Woher stammt diese Liebe zur deutschen Hauptstadt? Gewachsen ist sie durch die engen Bande des jungen „Global Players“ zu seiner Familie. Vater Heinz Berggruen wuchs in einer jüdischen Kaufmannsfamilie in Berlin auf, bevor er 1936 vor den Nazis in die USA emigrieren musste und sich dort als Galerist, Kunsthändler und -sammler weltweit einen Namen machte. 60 Jahre später kehrte er nach Berlin zurück und überließ in einer „Geste der Versöhnung“ der Stadt für einen geringen Preis seine wertvolle Gemäldesammlung mit Werken von Picasso, Matisse und anderen Künstlern des 20. Jahrhunderts. Seit 1996 sind die Meisterwerke im „Berggruen-Museum“ im westlichen Stülerbau gegenüber dem Schloss Charlottenburg zu sehen.

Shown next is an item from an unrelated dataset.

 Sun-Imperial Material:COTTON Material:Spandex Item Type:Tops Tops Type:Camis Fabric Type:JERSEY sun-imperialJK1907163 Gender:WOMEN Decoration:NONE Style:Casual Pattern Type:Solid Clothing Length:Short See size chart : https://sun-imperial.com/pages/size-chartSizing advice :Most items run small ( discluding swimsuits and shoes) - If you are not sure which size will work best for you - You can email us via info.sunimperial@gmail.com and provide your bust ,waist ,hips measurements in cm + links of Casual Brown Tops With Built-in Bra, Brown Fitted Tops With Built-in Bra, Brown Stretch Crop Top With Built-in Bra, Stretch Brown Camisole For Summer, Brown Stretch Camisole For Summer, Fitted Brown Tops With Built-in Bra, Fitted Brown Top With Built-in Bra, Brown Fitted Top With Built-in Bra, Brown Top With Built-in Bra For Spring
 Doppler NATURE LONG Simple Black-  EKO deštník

Der Vater wurde 2007 auf dem Waldfriedhof Dahlem beerdigt. Das war ein Zeichen. Er hatte mit Berlin Frieden geschlossen und in den letzten Lebensjahren in der Heimat der Kindheit als Mäzen die intellektuelle, großbürgerliche Tradition der Familie fortgesetzt. Diesem Erbe fühlen sich Heinz Berggruens Kinder aus erster und zweiter Ehe, Nicolas, Olivier und Helen, sowie seine Witwe Bettina „eng verbunden“. Sie leben zwar allesamt in den Staaten, engagieren sich aber im Förderkreis des Museums – und Nicolas treibt zurzeit beharrlich die Erweiterung der Sammlung in einem Nachbarhaus voran. Mehr als 50 zusätzliche von seinem Vater erworbene Werke von Picasso, Matisse, Cézanne und Klee sollen Berlin als Dauerleihgabe vermacht werden und dort ihren Platz finden.

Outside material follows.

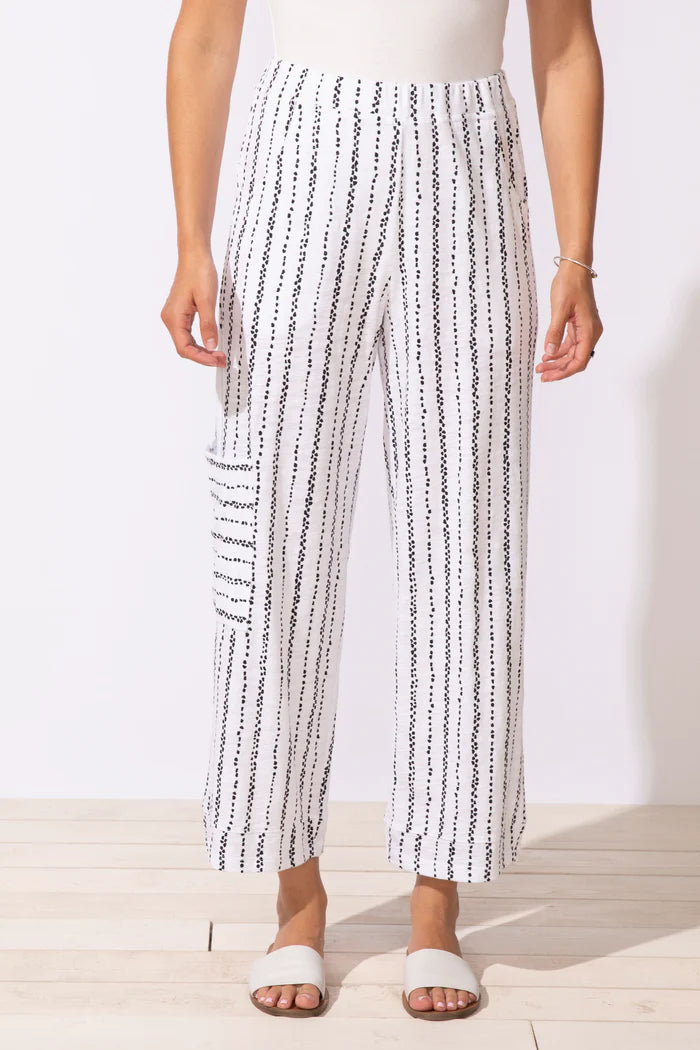 Driftwood Stripe J Pocket Flood Pant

Er habe das „Kunst-Gen“ seines Vaters geerbt, sagt Nicolas Berggruen. Er selbst sammelt moderne Werke, beispielsweise von Andy Warhol oder Yves Klein. Deshalb war Berggruen Junior 2008/09 als Investor für das geplante Museum am Humboldthafen für Kunst des 21. Jahrhunderts im Gespräch – und selbst interessiert. Doch mit dem Senat konnte er sich nicht einigen.

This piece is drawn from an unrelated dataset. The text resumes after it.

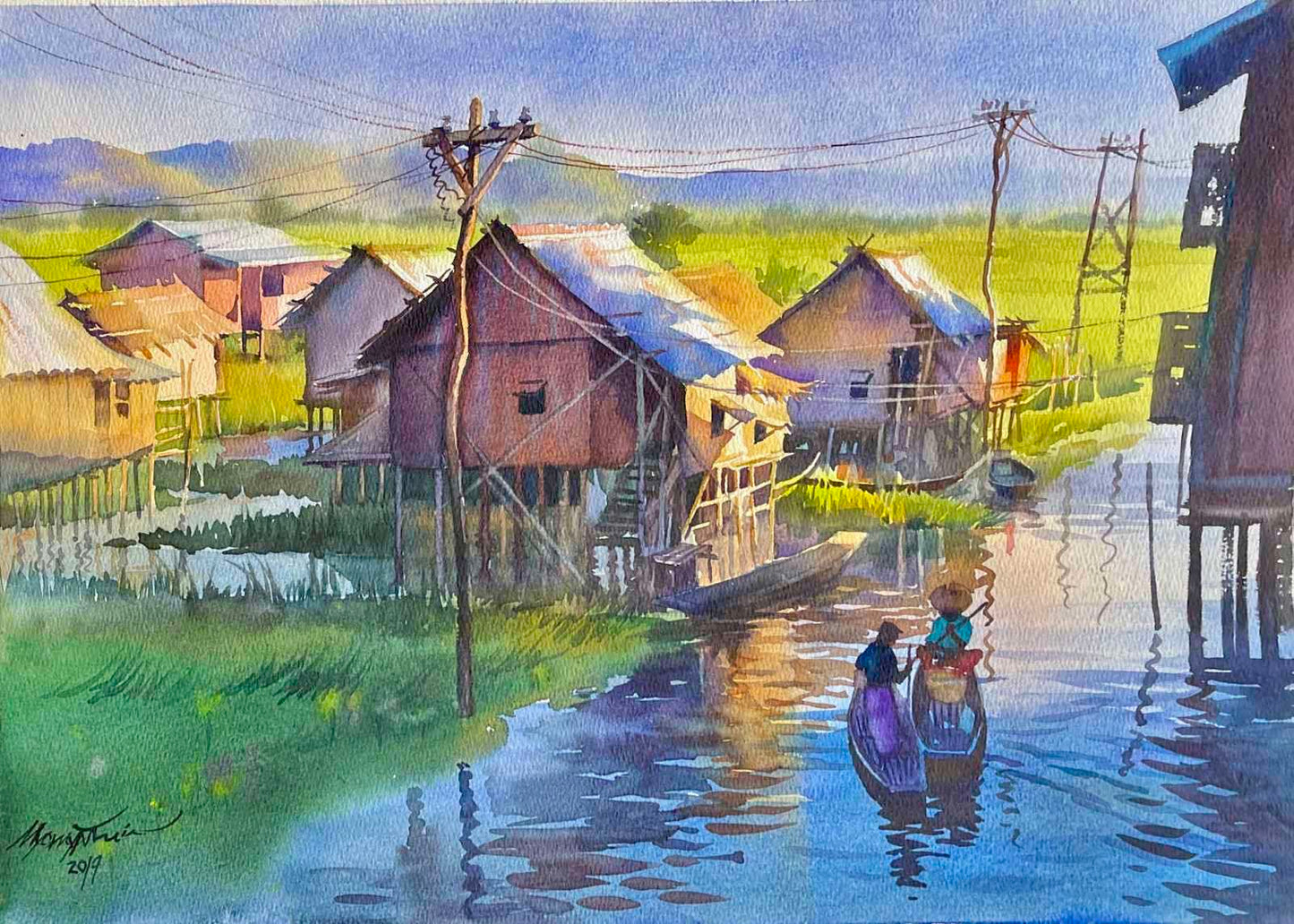 အင်းလေးကအိမ်ကလေးများ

Stattdessen habe Nicolas Berggruen in Berlin seit 2005 mit einem beispiellosen Einkauf historischer Immobilien sein „Interesse an Architektur dokumentiert“, wie sein Sprecher es ausdrückt. Auch mit dieser Anlagestrategie folge er „dem Vermächtnis“ seines Vaters, sagt Berggruen selbst – zumal sein Unternehmen bestrebt sei, „geschichtliches Ambiente durch originalgetreue Sanierung wieder erlebbar zu machen“. Eine sichere Bleibe will Berggruen in seinen Gebäuden auch kreativen Mietern wie Künstlern und Kunsthandwerkern bieten, er will die „typische Kreuzberger Mischung“ erhalten. So gehören zu Berggruens Portfolio neben zahlreichen denkmalgeschützten Mietshäusern die Kreuzberger Sarotti- Höfe, die ehemalige Weißbierbrauerei Willner in Pankow, die Schuckert-Höfe am Treptower Park oder das Café Moskau am Alexanderplatz, das er an die Betreiber des nahen E-Werks verpachtet hat. Und ein jüngstes Beispiel ist das Kreuzberger „Künstlerhaus Bethanien“. Nach den Querelen am Mariannenplatz zieht es im Juni um: in ein Gründerzeithaus der Berggruen Holdings GmbH an der Ecke Kottbusser-/Kohlfurter Straße.